A New York, l’isolement des Etats-Unis met l’administration Trump dans une situation difficile qui pourrait la pousser à quitter le CDH dès la prochaine session qui commence le 18 juin. Un diplomate européen en est d’ailleurs convaincu: «Après les menaces proférées par Nikki Haley à Genève qui avaient valeur d’ultimatum, l’ambassadrice américaine est désormais sous pression.» Comme Donald Trump, elle est fortement alignée sur les positions d’Israël. A l’issue de la session spéciale du CDH consacrée aux événements de Gaza de la mi-mai faisant plus de 60 morts palestiniens tombés sous les balles israéliennes, Nikki Haley avait dénoncé avec force l’ouverture d’une enquête «sur la légitime défense d’un pays démocratique à sa propre frontière contre des attaques terroristes. C’est un nouveau jour de honte pour les droits de l’homme.»

«Quitter le Conseil, poursuit le diplomate occidental, permettrait à Donald Trump de tenir une promesse et de satisfaire sa base électorale. Le drame, c’est que ce sont des intérêts purement nationaux qui sous-tendront un départ américain du Conseil considéré par cette Maison-Blanche comme quantité négligeable.»

Pour Washington, qui a déjà réduit ses contributions à plusieurs agences multilatérales, un tel départ répliquerait le retrait américain de l’Unesco. Beaucoup s’accordent à dire que l’absence des Etats-Unis serait un coup dur pour l’institution genevoise créée en 2006 pour succéder à la Commission des droits de l’homme. Paradoxalement, même sous l’administration Trump, «les Américains ont été presque aussi actifs que sous l’administration Obama, relève un bon connaisseur du dossier. Je ne vois pas de signal qui montrerait qu’ils sont sur le départ.»

Boulevard pour la Chine

La décision américaine ne serait pas encore prise. Selon un responsable de l’administration américaine, «le Conseil des droits de l’homme doit être réformé pour pouvoir remplir son importante mission.

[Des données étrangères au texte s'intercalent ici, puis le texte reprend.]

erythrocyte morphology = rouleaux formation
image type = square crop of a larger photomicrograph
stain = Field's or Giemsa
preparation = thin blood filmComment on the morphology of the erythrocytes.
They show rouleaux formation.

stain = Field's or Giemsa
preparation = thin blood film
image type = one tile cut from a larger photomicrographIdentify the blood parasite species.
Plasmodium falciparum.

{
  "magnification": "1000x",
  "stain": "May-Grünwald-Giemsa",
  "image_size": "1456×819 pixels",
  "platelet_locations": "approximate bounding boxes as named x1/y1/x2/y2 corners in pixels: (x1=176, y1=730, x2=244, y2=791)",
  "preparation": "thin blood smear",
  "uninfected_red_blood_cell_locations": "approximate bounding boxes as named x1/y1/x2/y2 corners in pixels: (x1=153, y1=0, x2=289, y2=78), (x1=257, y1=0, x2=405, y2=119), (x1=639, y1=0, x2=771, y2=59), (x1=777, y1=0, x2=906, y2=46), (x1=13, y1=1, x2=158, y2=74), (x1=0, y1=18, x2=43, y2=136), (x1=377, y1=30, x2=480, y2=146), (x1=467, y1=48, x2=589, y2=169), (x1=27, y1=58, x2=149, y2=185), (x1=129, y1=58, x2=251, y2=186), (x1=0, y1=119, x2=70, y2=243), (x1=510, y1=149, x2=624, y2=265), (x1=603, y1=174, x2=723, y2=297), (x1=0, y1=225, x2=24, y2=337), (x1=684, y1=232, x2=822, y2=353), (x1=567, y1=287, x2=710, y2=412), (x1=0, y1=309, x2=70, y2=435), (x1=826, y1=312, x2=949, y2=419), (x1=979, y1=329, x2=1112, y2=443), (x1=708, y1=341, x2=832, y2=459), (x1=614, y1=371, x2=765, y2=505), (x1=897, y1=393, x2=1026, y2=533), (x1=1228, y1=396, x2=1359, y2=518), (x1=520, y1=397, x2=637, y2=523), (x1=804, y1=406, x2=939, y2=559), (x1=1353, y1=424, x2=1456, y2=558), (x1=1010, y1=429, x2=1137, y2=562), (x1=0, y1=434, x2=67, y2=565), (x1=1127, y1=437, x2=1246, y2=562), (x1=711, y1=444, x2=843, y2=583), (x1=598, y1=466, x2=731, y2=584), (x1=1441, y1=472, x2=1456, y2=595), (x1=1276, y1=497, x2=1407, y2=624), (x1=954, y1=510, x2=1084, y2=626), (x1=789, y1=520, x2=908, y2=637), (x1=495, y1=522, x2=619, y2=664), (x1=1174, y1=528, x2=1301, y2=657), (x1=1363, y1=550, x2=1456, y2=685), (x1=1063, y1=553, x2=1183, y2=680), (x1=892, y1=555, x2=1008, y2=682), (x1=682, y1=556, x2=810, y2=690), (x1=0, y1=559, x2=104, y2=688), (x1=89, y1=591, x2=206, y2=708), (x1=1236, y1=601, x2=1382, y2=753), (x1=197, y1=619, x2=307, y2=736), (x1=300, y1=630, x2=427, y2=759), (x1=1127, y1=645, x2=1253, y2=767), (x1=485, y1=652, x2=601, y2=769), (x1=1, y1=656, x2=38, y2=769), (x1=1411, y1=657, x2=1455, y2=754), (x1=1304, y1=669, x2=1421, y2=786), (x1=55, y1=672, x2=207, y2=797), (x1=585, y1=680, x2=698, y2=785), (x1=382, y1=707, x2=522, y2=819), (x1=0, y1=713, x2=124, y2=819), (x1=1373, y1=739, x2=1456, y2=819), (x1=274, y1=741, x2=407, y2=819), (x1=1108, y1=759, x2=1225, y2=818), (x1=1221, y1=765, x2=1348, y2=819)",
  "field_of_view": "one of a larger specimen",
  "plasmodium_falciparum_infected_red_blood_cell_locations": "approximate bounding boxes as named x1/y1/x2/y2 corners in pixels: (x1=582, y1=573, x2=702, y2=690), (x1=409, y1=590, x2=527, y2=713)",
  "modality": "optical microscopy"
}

Nous allons continuer à discuter et à travailler avec d’autres Etats membres de l’ONU pour mener de profondes réformes.» Mais s’il claque la porte, Washington ouvre le champ à la Chine de plus en plus active au CDH. Récemment, Pékin a réussi à faire passer une résolution intitulée «Coopération mutuellement bénéfique». Or le texte proposé sape subrepticement la philosophie même de l’universalité des droits de l’homme.

Le retrait américain affaiblirait considérablement le Conseil et le camp occidental à un moment où la bataille autour de l’universalité des droits humains déchire la communauté internationale. C’est d’ailleurs quand les Etats-Unis étaient absents du CDH sous l’administration Bush que le point 7 de l’agenda focalisé sur Israël a été adopté. Dans les premières années, les délégués du CDH ont consacré près de 15% de leur temps à débattre du bilan de l’Etat hébreu en matière de droits de l’homme. Entre 2012 et 2016, avec la présence des Etats-Unis, ce temps est tombé à 8%.